Here’s where we add our everyday development tools. Think of it as adding your general-purpose toolset:

  • build-essential: Your basic compiler and build tools

  • git: For version control

  • cmake: For project building and configuration

  • python3-pip: For Python package management

The rm -rf /var/lib/apt/lists/* at the end is a best practice I always include - it cleans up the package lists after installation to keep our image slim.

WORKDIR /workspace
COPY . .

This sets up our active workspace and copies in our project files. I’ve found /workspace to be a clean, logical place for development work.

Use case example#

This container is perfect for a team developing a GPU-accelerated image processing library. The ROCm base image provides the frameworks needed, build tools to compile C++ code, and Python support to create convenient bindings. Build the container with this command:

docker buildx build -t rocm-dev-envionment .
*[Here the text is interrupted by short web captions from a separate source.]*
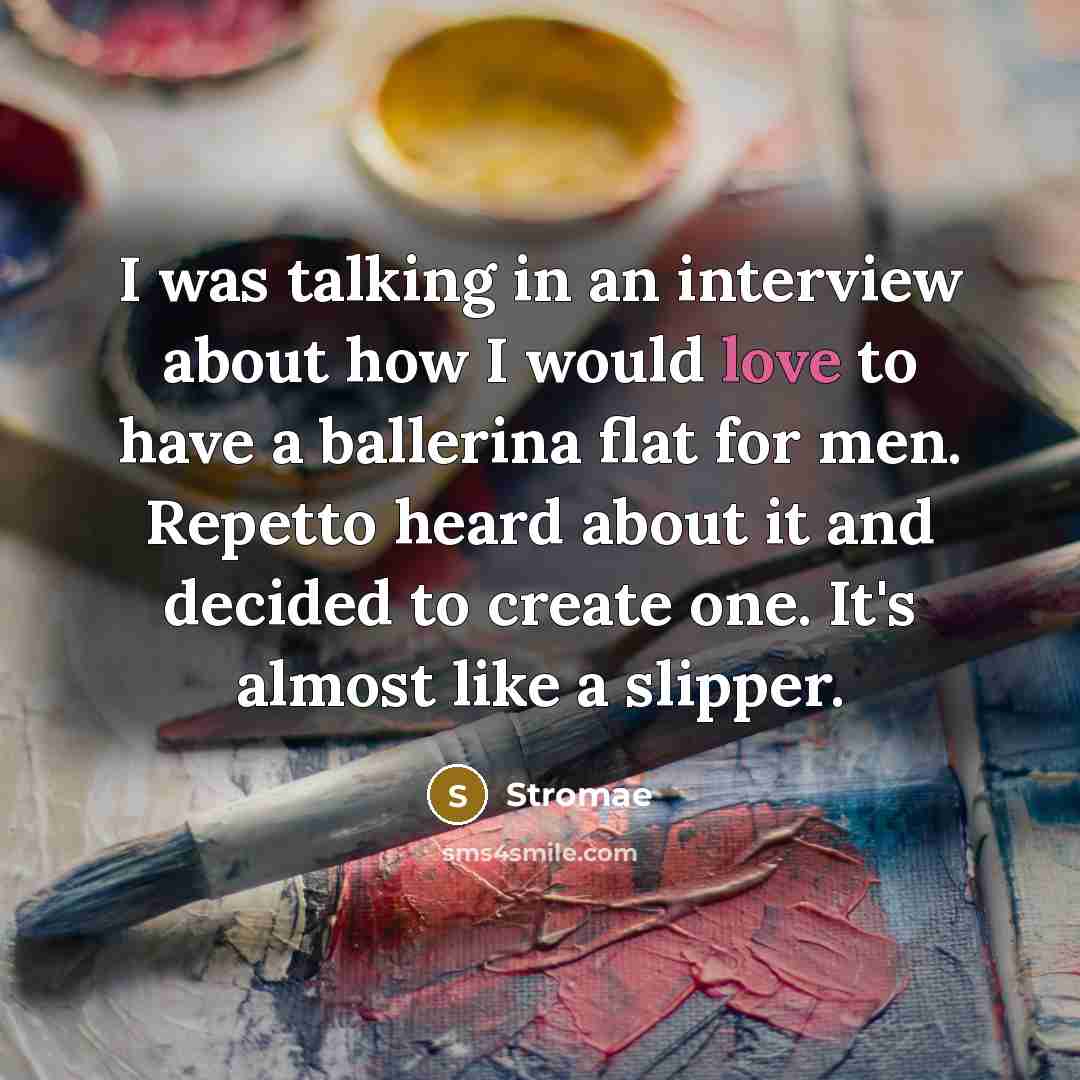 “I was talking in an interview about how I would love to have a ballerina flat for men. Repetto heard about it and decided to create one. It's almost like a slipper.” quote by Stromae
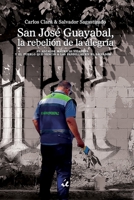 San José Guayabal, la rebelión de la alegría: El alcalde Mauricio Vilanova y el pueblo que venció a las pandillas en El Salvador (Spanish Edition) B0DZPC5KM1 Book Cover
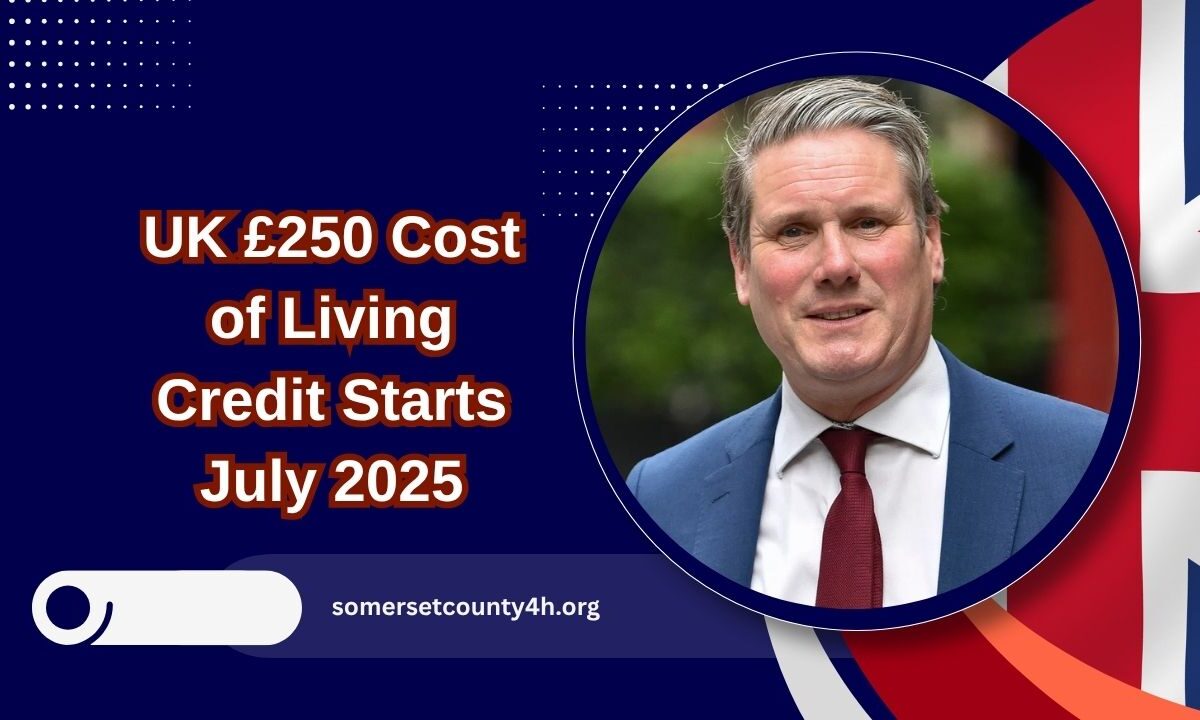 UK £250 Cost of Living Credit Starts July 2025 – Who’s Eligible And When Payments Arrive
Source code can be mounted as a volume when launching the container:

docker run -it --device=/dev/kfd --device=/dev/dri \
  --security-opt seccomp=unconfined --group-add video \
  --ipc=host -v /path/to/code:/workspace \
  rocm-dev-envionment

This setup creates an ideal development loop - you can edit code on your host machine and compile/test inside the container with all the right dependencies in place.
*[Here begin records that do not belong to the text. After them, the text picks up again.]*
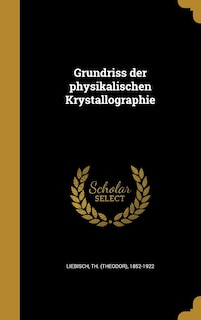 Couverture_Grundriss der physikalischen Krystallographie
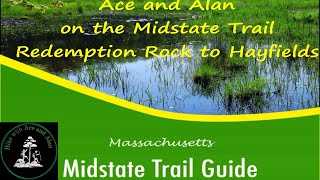 Hiking Massachusetts Midstate Trail Section 3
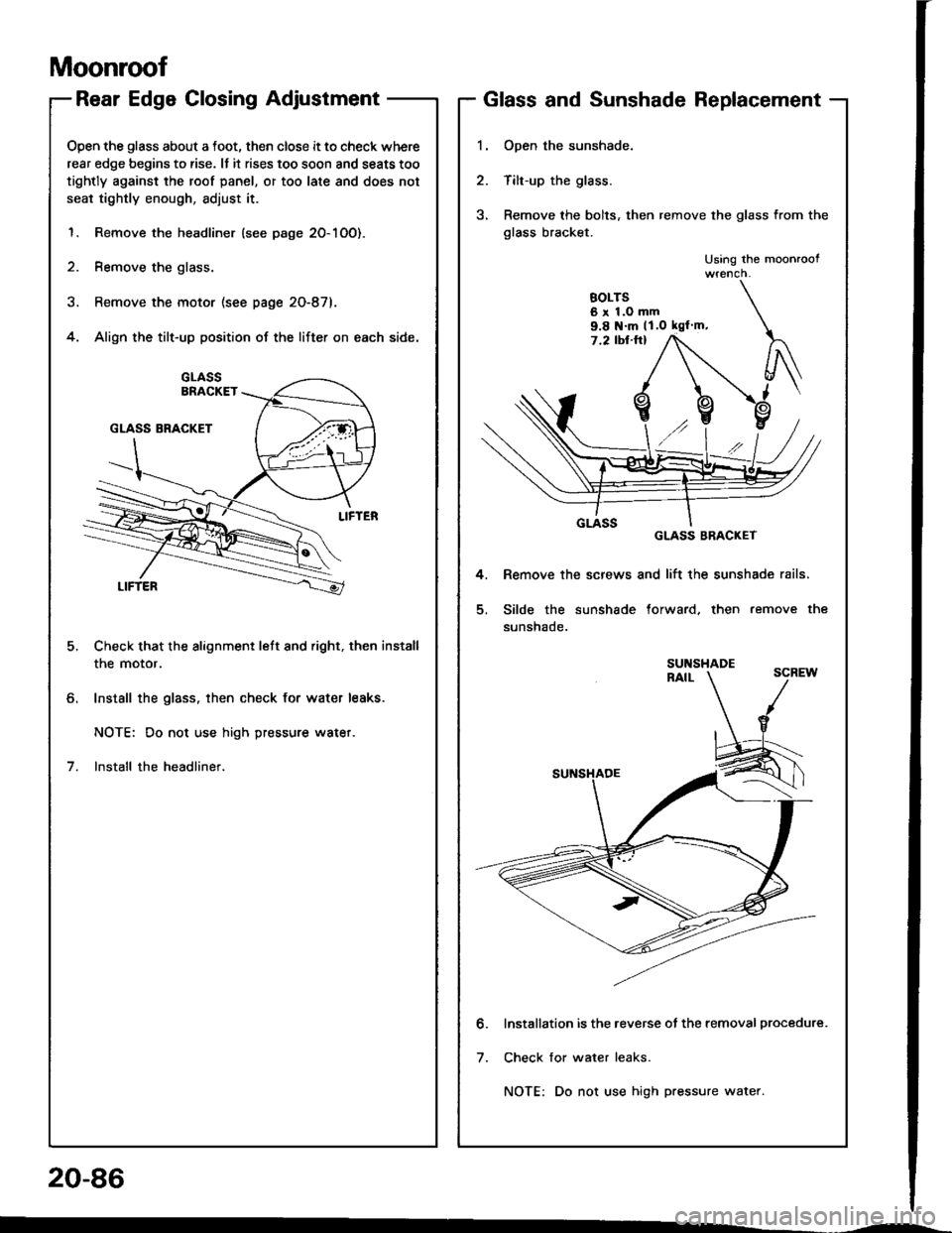 HONDA INTEGRA 1994 4.G Manual Online Moonroof
Rear Edge Closing Adjustment
Open the glass about a foot, then close it to check where
rear edge begins to rise. It it rises too soon and seats too
tightly against the roof panel, or too late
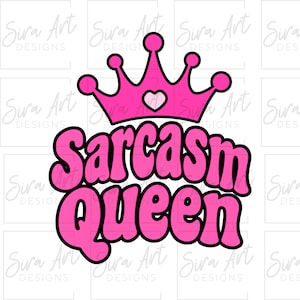 Sarcasm Queen PNG: Sassy Girl Power Design (Digital Download)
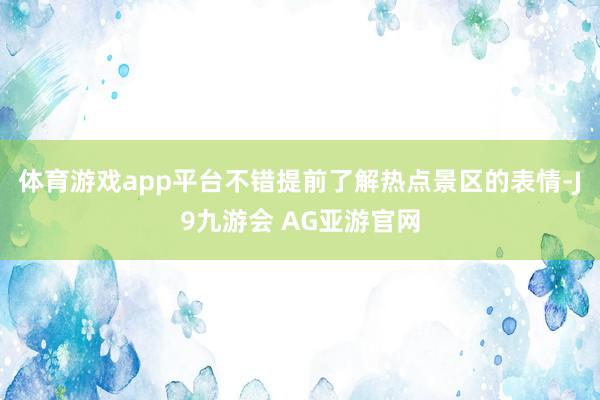体育游戏app平台不错提前了解热点景区的表情-J9九游会 AG亚游官网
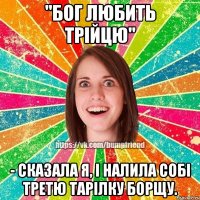 "Бог любить трійцю" - сказала я, і налила собі третю тарілку борщу.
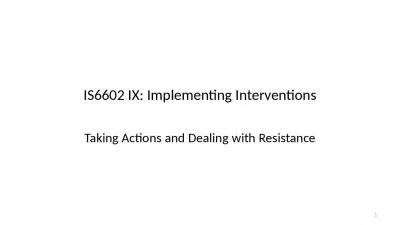 IS6602 IX: Implementing Interventions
I’d recommend this as a starting point for any ROCm development project - it’s minimal enough to understand easily but complete enough to be immediately useful. You can always add more tools as your project’s needs grow.

ML training container#

Here’s a more sophisticated example for ML training:

# Start from latest stable PyTorch ROCm container
FROM rocm/pytorch:latest

# Install additional Python packages
RUN pip3 install \
    pandas \
    scikit-learn \
    matplotlib \
    wandb

# Set up training directory structure
WORKDIR /opt/training
RUN mkdir -p /opt/training/data /opt/training/models

# Copy training code
COPY train.py .
COPY requirements.txt .

# Default command
CMD ["python3", "train.py"]

This Dockerfile creates a ready-to-run machine learning training environment built on AMD’s official PyTorch container. I particularly like using this setup because it combines PyTorch’s GPU acceleration with essential data science tools like pandas and scikit-learn, while also integrating wandb for experiment tracking. The container is structured with dedicated directories for data and model artifacts (/opt/training/data and /opt/training/models), which you can easily mount as volumes to persist your work. When you launch this container, it automatically runs your training script (train.py), making it perfect for both interactive development and automated training pipelines.
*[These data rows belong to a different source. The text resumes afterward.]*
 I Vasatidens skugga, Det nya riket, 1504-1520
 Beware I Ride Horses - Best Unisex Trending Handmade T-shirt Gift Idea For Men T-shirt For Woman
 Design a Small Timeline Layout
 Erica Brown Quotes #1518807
A practical tip I’ve learned from using this setup: while the container comes ready to train, you’ll want to mount your dataset directory and model output directory as volumes when you run it. Something like docker run -v $(pwd)/data:/opt/training/data -v $(pwd)/models:/opt/training/models your-image-name will do the trick. This keeps your valuable data and trained models safely stored on your host system while giving you all the benefits of a containerized training environment. A Docker Compose file can be used to simplify the process of starting and stopping the container with the desired folder mounts and other options. The process to build and run this container is similar to the previous example:

docker buildx build -t rocm-training .
docker run -it --device=/dev/kfd --device=/dev/dri \
  --security-opt seccomp=unconfined --group-add video \
  --ipc=host \
  -v /home/user/models:/opt/training/models \
  -v /home/user/data:/opt/training/data \
  rocm-training

Summary#

Containers have transformed how we develop and deploy GPU-accelerated applications. Through this blog, we’ve explored how to build custom ROCm containers from base images, set up development environments for GPU-accelerated applications, and create specialized containers for ML training workloads. You’ve learned practical approaches to mounting volumes, managing dependencies, and implementing GPU support in your containers. These examples demonstate how the ROCm container ecosystem provides a robust foundation for both development and production deployments, making it easier than ever to work with AMD GPUs. In the next blog post, I’ll walk through an advanced example using vLLM for both inferencing and benchmarking.